◆ Exercise
Reproduce all records exactly.

-- start --

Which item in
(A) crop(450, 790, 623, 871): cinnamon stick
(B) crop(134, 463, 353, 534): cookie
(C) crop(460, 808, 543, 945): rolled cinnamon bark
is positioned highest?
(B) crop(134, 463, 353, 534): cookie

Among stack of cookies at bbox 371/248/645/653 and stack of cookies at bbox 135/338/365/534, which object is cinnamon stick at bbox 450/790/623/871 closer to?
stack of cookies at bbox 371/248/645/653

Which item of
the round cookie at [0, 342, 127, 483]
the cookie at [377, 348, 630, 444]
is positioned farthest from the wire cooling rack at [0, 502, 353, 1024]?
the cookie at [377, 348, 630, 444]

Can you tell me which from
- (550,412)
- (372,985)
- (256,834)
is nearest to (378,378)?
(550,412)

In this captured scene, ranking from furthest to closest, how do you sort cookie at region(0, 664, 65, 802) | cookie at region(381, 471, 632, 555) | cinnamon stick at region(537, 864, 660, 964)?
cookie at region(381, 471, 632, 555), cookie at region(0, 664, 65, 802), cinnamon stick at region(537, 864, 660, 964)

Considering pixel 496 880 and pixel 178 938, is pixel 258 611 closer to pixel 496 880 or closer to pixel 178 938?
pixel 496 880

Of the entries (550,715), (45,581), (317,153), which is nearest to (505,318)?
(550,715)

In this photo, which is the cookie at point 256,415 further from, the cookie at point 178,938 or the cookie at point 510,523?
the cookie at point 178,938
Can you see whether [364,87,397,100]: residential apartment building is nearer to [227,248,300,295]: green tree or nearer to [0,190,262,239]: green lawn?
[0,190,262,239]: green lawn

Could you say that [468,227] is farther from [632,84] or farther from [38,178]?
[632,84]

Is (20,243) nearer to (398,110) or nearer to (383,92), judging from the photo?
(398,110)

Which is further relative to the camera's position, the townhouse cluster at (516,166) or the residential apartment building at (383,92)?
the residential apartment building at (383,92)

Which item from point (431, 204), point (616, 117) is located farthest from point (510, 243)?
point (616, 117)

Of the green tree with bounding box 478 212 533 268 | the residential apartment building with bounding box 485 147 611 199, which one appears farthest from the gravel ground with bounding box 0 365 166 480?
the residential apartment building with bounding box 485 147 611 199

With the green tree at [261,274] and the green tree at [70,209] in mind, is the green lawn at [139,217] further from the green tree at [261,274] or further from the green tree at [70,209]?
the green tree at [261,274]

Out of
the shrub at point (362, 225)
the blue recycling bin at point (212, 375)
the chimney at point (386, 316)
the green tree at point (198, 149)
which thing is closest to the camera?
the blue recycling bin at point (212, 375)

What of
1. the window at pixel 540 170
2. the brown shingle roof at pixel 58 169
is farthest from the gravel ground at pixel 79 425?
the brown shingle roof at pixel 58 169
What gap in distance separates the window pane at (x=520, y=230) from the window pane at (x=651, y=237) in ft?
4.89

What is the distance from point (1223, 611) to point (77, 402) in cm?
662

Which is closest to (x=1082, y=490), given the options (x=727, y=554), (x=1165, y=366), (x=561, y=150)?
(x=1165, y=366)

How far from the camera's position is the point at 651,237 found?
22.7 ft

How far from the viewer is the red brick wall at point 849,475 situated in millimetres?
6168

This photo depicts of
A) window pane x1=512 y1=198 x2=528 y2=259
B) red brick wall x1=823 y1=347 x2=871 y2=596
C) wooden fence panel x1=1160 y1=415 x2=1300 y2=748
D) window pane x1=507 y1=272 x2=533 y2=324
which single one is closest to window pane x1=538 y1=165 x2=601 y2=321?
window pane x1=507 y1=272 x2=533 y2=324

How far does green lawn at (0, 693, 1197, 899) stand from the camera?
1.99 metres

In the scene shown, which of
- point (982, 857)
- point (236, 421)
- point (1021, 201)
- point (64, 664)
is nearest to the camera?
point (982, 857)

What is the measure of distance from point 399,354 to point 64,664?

-- end --

◆ Result for this task
Which item in
(A) crop(450, 790, 623, 871): cinnamon stick
(B) crop(134, 463, 353, 534): cookie
(C) crop(460, 808, 543, 945): rolled cinnamon bark
is positioned highest?
(B) crop(134, 463, 353, 534): cookie

Among stack of cookies at bbox 371/248/645/653 and stack of cookies at bbox 135/338/365/534, which object is cinnamon stick at bbox 450/790/623/871 closer to?
stack of cookies at bbox 371/248/645/653

Which item of
the round cookie at [0, 342, 127, 483]
the cookie at [377, 348, 630, 444]
is positioned farthest from the wire cooling rack at [0, 502, 353, 1024]?
the cookie at [377, 348, 630, 444]

Can you tell me which from
- (550,412)
- (372,985)
- (256,834)
is nearest to (378,378)?
(550,412)

In this captured scene, ranking from furthest to closest, how do you sort cookie at region(0, 664, 65, 802) | cookie at region(381, 471, 632, 555) | cinnamon stick at region(537, 864, 660, 964)?
cookie at region(381, 471, 632, 555), cookie at region(0, 664, 65, 802), cinnamon stick at region(537, 864, 660, 964)

Considering pixel 496 880 and pixel 178 938, is pixel 258 611 closer to pixel 496 880 or closer to pixel 178 938?
pixel 496 880

Of the entries (550,715), (45,581), (317,153), which is nearest to (505,318)?
(550,715)

In this photo, which is the cookie at point 256,415 further from, the cookie at point 178,938 or the cookie at point 510,523?
the cookie at point 178,938
Can you see whether [364,87,397,100]: residential apartment building is nearer to [227,248,300,295]: green tree or nearer to [0,190,262,239]: green lawn?
[0,190,262,239]: green lawn

Could you say that [468,227] is farther from [632,84] or farther from [38,178]?
[632,84]

Is (20,243) nearer to (398,110) or nearer to (383,92), judging from the photo?
(398,110)

Which is further relative to the camera's position, the townhouse cluster at (516,166) or the residential apartment building at (383,92)?
the residential apartment building at (383,92)

Which item from point (431, 204), point (616, 117) is located farthest from point (510, 243)?
point (616, 117)

Of the green tree with bounding box 478 212 533 268 | the residential apartment building with bounding box 485 147 611 199, which one appears farthest from the gravel ground with bounding box 0 365 166 480?
the residential apartment building with bounding box 485 147 611 199

With the green tree at [261,274] and the green tree at [70,209] in mind, is the green lawn at [139,217] further from the green tree at [261,274] or further from the green tree at [70,209]?
the green tree at [261,274]

Out of
the shrub at point (362, 225)
the blue recycling bin at point (212, 375)
the chimney at point (386, 316)
the green tree at point (198, 149)
which thing is closest to the camera?
the blue recycling bin at point (212, 375)

What of
1. the window at pixel 540 170
2. the brown shingle roof at pixel 58 169
is farthest from the gravel ground at pixel 79 425?
the brown shingle roof at pixel 58 169
What gap in distance separates the window pane at (x=520, y=230) from the window pane at (x=651, y=237) in ft?
4.89

What is the distance from point (1223, 611) to point (77, 402) in cm?
662

Which is closest to (x=1082, y=490), given the options (x=727, y=554), (x=1165, y=366), (x=561, y=150)?
(x=1165, y=366)

How far from the camera's position is the point at 651,237 found?
22.7 ft

How far from the viewer is the red brick wall at point 849,475 situated in millimetres?
6168

This photo depicts of
A) window pane x1=512 y1=198 x2=528 y2=259
B) red brick wall x1=823 y1=347 x2=871 y2=596
C) wooden fence panel x1=1160 y1=415 x2=1300 y2=748
D) window pane x1=507 y1=272 x2=533 y2=324
which single one is closest to window pane x1=538 y1=165 x2=601 y2=321?
window pane x1=507 y1=272 x2=533 y2=324

How far does green lawn at (0, 693, 1197, 899) stand from the camera?
1.99 metres

In the scene shown, which of
- point (982, 857)
- point (236, 421)
- point (1021, 201)
- point (64, 664)
is nearest to the camera?
point (982, 857)

What is the measure of distance from point 399,354 to point 64,664?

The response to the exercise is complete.